Яковлев нехотя согласился и перешел к другой теме.
— А что за иностранцы у вас бывали? — спросил он.
Я сказал, что собираю картины молодых художников, и ко мне заходили иностранцы посмотреть живопись. За границей, продолжал я, сейчас большой интерес к современной русской живописи, и как я слышал, одному русскому художнику, Звереву, иностранные коллекционеры устроили выставку в Париже. Сказав это, скорее из озорства, чем из каких-либо других соображений, я понял, что сделал глупость.
— А что же теперь стало со Зверевым? — спросил судья.
— Насколько я знаю, ничего, — ответил я.
— Интересно бы посмотреть, что это за картины, — продолжал Яковлев и спросил у Киселева, делали ли у меня обыск. Иной возможности посмотреть картины он, видимо, себе не представлял. Киселев ответил, что не делали.
— Вот вы знаете хоть одного художника, который получил бы признание не у себя на родине, а за границей? — спросил меня Яковлев проникновенным тоном.
— Да, — сказал я, — например, американский художник Раушенберг получил сначала признание во Франции.
— Я спрашиваю не об американцах, — раздраженно возразил судья. — Кого из русских художников вы знаете, пусть даже модернистов?
— Сколько угодно, — сказал я, — Кандинский, Шагал, Сутин, Архипенко, Малевич, да чуть ли не все вообще значительные русские художники XX века.
— Для кого же, по-вашему, писали эти художники? Для кого вообще нужна живопись?
— Это сложный вопрос, — сказал я.
— А в Третьяковской галерее вы когда-нибудь бывали? — спросил Яковлев.

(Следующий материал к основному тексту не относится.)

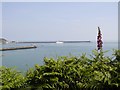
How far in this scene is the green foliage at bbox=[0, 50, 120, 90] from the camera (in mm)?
4691

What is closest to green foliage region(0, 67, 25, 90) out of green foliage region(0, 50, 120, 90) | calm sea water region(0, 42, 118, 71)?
green foliage region(0, 50, 120, 90)

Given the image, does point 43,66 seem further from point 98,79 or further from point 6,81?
point 98,79

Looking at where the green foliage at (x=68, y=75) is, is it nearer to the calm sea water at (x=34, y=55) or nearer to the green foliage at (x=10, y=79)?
the green foliage at (x=10, y=79)

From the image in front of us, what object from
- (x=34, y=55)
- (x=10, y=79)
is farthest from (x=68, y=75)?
(x=34, y=55)

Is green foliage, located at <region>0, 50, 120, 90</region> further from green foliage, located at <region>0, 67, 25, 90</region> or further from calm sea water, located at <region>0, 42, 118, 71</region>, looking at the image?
calm sea water, located at <region>0, 42, 118, 71</region>

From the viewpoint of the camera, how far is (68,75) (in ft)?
16.0

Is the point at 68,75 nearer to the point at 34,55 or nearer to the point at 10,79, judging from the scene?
the point at 10,79

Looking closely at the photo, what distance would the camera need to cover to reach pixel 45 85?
4734 mm

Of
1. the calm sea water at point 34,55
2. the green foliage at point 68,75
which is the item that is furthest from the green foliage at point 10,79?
the calm sea water at point 34,55

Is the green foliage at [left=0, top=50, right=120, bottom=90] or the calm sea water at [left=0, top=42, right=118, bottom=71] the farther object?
the calm sea water at [left=0, top=42, right=118, bottom=71]

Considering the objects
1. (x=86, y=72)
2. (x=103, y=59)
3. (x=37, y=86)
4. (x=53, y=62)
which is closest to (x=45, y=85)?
(x=37, y=86)

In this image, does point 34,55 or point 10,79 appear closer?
point 10,79

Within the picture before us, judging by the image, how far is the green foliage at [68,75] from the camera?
4691mm

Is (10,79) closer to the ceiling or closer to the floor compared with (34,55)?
closer to the ceiling
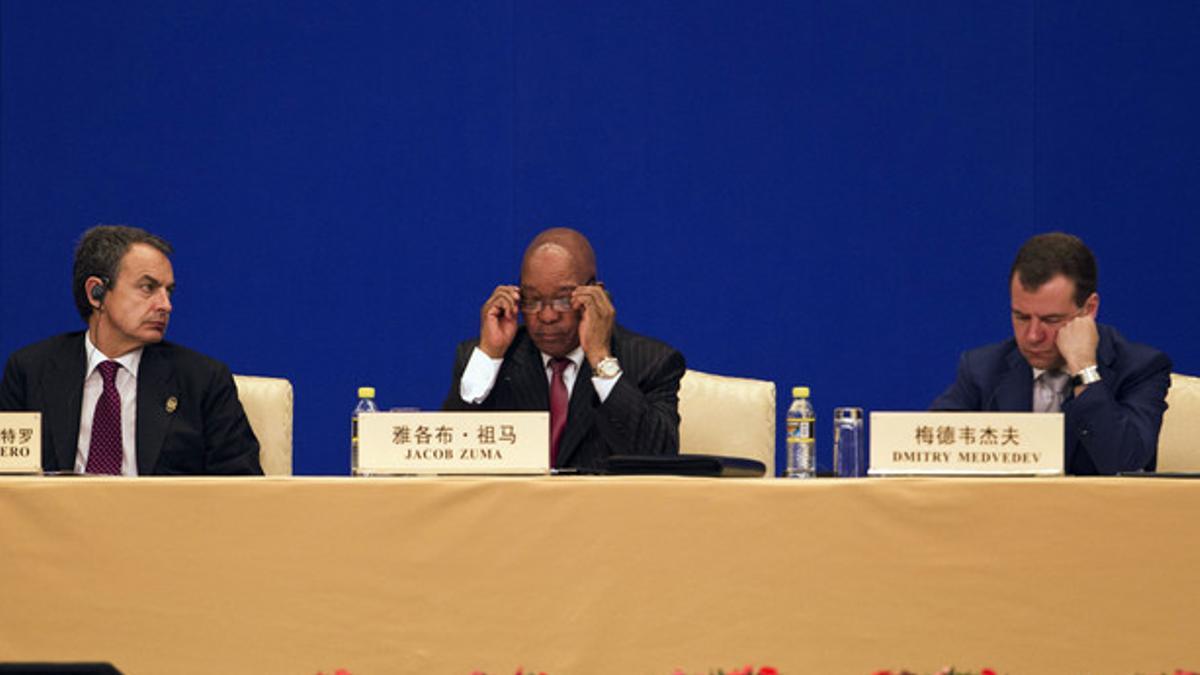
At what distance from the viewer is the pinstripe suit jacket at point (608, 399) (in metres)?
2.79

— Бывал, — скромно ответил я.
— Вы знаете, кто написал картину «Всюду жизнь»?
— Ярошенко, — сказал я. — На этой картине, написанной в прошлом веке, сквозь зарешеченное окно зеленого железнодорожного вагона заключенные смотрят на голубей.
— Этот художник писал для народа, — сказал Яковлев. — Любой русский мужик-лапотник считал эту картину своей. Художники должны писать не для каких-то там любителей, иностранных или даже отечественных, а для народа, только тогда это будут настоящие художники.

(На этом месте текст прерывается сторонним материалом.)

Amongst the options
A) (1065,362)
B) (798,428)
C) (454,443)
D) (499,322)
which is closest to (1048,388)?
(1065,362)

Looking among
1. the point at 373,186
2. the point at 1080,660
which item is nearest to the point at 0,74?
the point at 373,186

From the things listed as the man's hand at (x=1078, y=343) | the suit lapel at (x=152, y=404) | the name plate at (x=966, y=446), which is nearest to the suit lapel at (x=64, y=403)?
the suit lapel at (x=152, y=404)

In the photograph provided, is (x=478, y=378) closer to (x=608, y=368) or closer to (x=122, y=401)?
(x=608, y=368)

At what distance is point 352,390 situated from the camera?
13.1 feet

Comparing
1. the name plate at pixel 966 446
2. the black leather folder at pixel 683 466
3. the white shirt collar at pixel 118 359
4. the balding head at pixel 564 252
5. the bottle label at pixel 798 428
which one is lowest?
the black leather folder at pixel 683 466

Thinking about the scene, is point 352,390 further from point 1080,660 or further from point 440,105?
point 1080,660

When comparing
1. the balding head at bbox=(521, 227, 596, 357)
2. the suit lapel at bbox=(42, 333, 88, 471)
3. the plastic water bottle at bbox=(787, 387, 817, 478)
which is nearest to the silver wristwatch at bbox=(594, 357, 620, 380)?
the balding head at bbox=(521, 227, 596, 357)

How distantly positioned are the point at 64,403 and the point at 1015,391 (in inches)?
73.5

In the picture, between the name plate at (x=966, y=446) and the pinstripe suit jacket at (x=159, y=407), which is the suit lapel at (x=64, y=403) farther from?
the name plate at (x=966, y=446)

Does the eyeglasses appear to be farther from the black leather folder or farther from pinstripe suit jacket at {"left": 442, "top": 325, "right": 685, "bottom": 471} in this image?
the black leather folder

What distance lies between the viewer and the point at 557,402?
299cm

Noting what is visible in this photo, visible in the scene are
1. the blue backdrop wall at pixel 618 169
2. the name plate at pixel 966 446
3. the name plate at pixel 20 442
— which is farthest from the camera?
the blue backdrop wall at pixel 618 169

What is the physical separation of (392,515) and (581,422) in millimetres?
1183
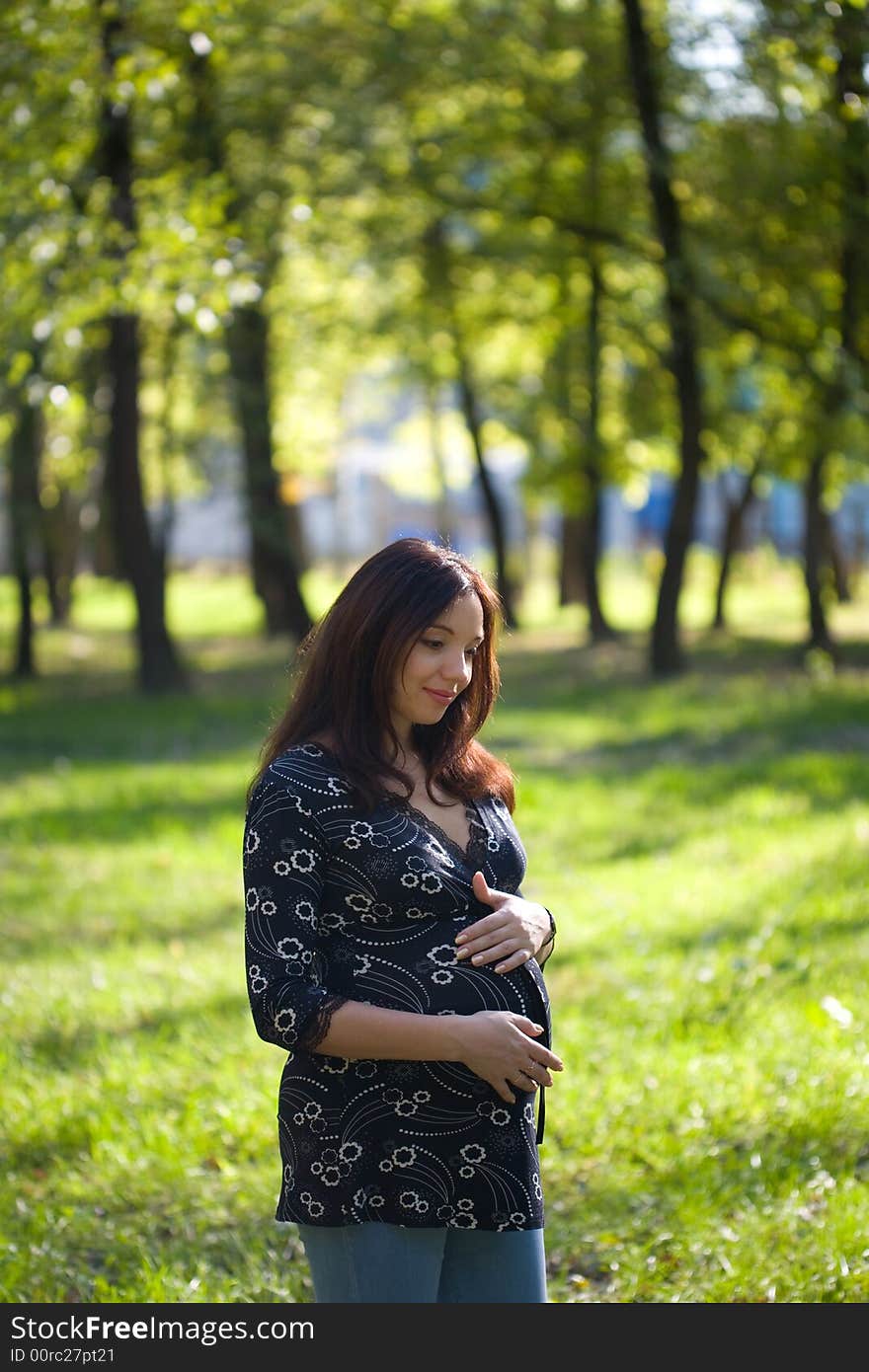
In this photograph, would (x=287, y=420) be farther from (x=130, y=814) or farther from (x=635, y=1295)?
(x=635, y=1295)

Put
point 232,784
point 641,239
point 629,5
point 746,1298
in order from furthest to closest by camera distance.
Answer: point 641,239
point 629,5
point 232,784
point 746,1298

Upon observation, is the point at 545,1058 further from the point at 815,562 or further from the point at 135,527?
the point at 815,562

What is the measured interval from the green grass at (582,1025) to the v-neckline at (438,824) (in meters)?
0.75

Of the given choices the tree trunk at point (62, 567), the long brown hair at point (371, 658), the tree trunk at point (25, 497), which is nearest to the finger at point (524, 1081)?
the long brown hair at point (371, 658)

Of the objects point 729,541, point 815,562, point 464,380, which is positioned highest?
point 464,380

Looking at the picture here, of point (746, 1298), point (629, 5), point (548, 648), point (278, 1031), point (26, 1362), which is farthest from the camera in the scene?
point (548, 648)

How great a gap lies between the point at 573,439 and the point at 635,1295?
2135 cm

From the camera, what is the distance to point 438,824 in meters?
3.07

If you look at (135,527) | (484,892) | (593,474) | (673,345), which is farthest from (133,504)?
(484,892)

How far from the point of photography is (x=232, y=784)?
42.4 ft

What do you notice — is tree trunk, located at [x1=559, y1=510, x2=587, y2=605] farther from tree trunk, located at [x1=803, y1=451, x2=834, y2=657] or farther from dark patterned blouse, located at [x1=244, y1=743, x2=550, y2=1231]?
dark patterned blouse, located at [x1=244, y1=743, x2=550, y2=1231]

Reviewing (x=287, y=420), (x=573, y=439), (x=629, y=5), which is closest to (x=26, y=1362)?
(x=629, y=5)

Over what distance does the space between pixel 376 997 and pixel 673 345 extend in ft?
58.9

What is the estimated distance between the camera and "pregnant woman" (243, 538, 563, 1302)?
2814 mm
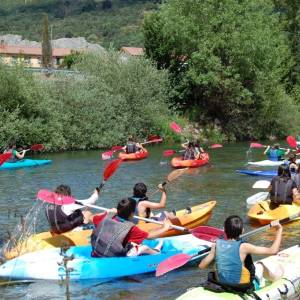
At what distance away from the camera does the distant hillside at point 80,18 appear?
489ft

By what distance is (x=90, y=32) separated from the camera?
154 metres

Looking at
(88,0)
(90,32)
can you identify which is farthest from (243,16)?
(88,0)

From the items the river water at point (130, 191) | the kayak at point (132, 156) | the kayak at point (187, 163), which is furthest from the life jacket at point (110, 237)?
the kayak at point (132, 156)

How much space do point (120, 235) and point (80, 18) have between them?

Я не очень хотел вступать с судьей в разговоры об искусстве, но все-таки решил ответить ему, встав на его же точку зрения, что художник «должен писать» для кого-то.
— По-видимому, для той части народа, — сказал я, — которой интересна живопись, ведь народ не какая-то однородная масса с одинаковыми интересами. Одним интересна музыка, другим живопись, третьим спорт, четвертым техника, а кому-то вообще ничего не интересно.
А кроме того, мог возразить я ему, если «художник должен писать для народа», то между ним и народом не должно стоять средостения в виде малограмотных начальников, определяющих, что годится народу, а что нет.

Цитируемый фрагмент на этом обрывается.